A tool to grep over large collections of github repostitories

Notifications You must be signed in to change notification settings

Andrew-lindsay/Code-Grep

Folders and files

NameName
Last commit message
Last commit date

Latest commit

 

History

63 Commits
 
 
 
 
 
 
 
 
 
 

Repository files navigation

Code-Grep

Code-Grep is a set of comand-line programmes that together build a pipeline. This pipeline can be used to search for patterns in source code files hosted on GithHub and apply code transformation tools to those files identified.

Table of contents

github_build_repos

Takes set of programming language names and set of stars values and searches repositories on GitHub that match those cirterion.

The list of names returned by the search are output to the terminal by default, can be saved to a file with --file FILENAME flag. The search output can be saved to a database (sqlite3 file) with --db_name NAME flag. The database will included name of repo, number of stars, size of repo and associated language.

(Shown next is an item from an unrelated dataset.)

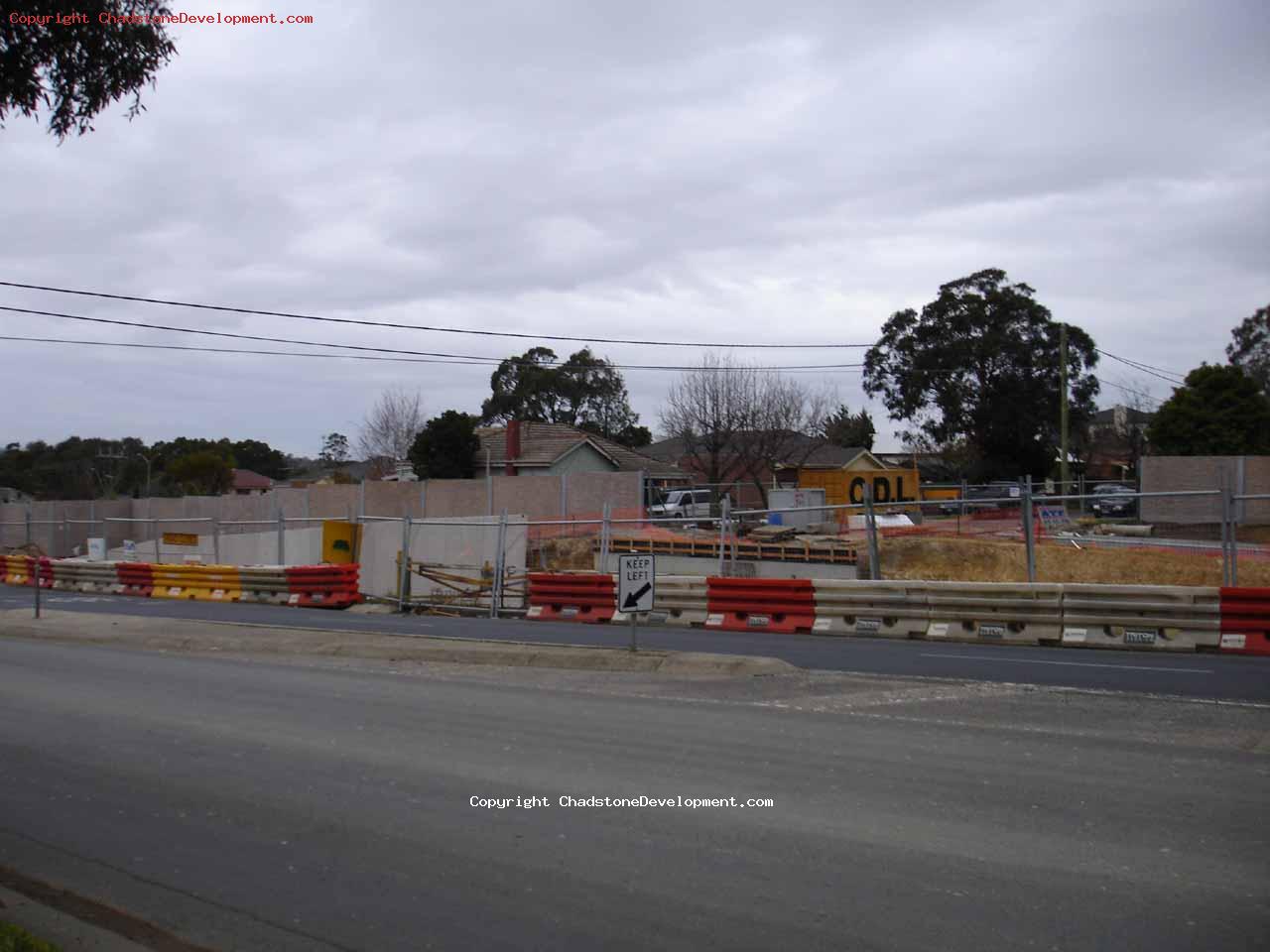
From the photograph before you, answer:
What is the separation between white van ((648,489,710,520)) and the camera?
4122cm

To download the repostiories so they can be search with mgsearch, use --clone_repos DIRECTORY_NAME flag, specifying directory name to store downloaded repositories in to.

Notes:

  • The GitHub api will only return a maximum of 1000 results for any query, if more repostiories are needed altering the query by the number of stars a repository will allow more to be returned.
  • If the same database file name is provide for multiple search queries results are added to the existing database file.
  • The number of processes to use for cloning git repositories can be specified with --nprocs INT flag.
  • Like all the tools help information can be accessed with -h or --help command line flags.

Example:

./github_repo_build.py --languages c cpp --star_list 100 101 --db_name repositories.db --clone_repos repos 

Command above searches github for repostories with majority language c or c++ which have 100 stars then 101 stars storing repo info in repositories.db and clone the repositories found in to the repos folder in the directory where the command was run.

Output:

Items per Page: 100
Number of requests left: 30/30
Total Count: 117,  for query: language:c language:cpp stars:100
Pages: 2.0
Number of requests left: 27/30
FINISHED
Items per Page: 100
Number of requests left: 27/30
Total Count: 106,  for query: language:c language:cpp stars:101
Pages: 2.0
Number of requests left: 24/30
FINISHED
...

mgsearch

Searches for a supplied regex pattern across all files in repositories stored in a directory specified by --directory flag. If directory not specified searches repos folder in current directory.

./mgsearch.py --query "[A-Za-z_]\w*\s*[A-Za-z_]\w*\s*;" --directory repos --nprocs 8  

The above command search all files in the directory repos for query using 8 parallel processes to speed up the search, if --nprocs is not specified 4 processes are used by default.

Explanation of features

Limiting search

The search over the files can be limited by total number of matches using --max_matches INT flag.

./mgsearch.py --query "int\s*[A-Za-z_]\w*\s*;" --max_matches 100

or

./mgsearch.py -q "int\s*[A-Za-z_]\w*\s*;" -mm 100

So search is stopped after first 100 matches across all files are found.

./mgsearch.py --query "int\s*[A-Za-z_]\w*\s*;" --timeout 60

or

./mgsearch.py -q "int\s*[A-Za-z_]\w*\s*;" -t 60

Similarily after 60 seconds the search stops.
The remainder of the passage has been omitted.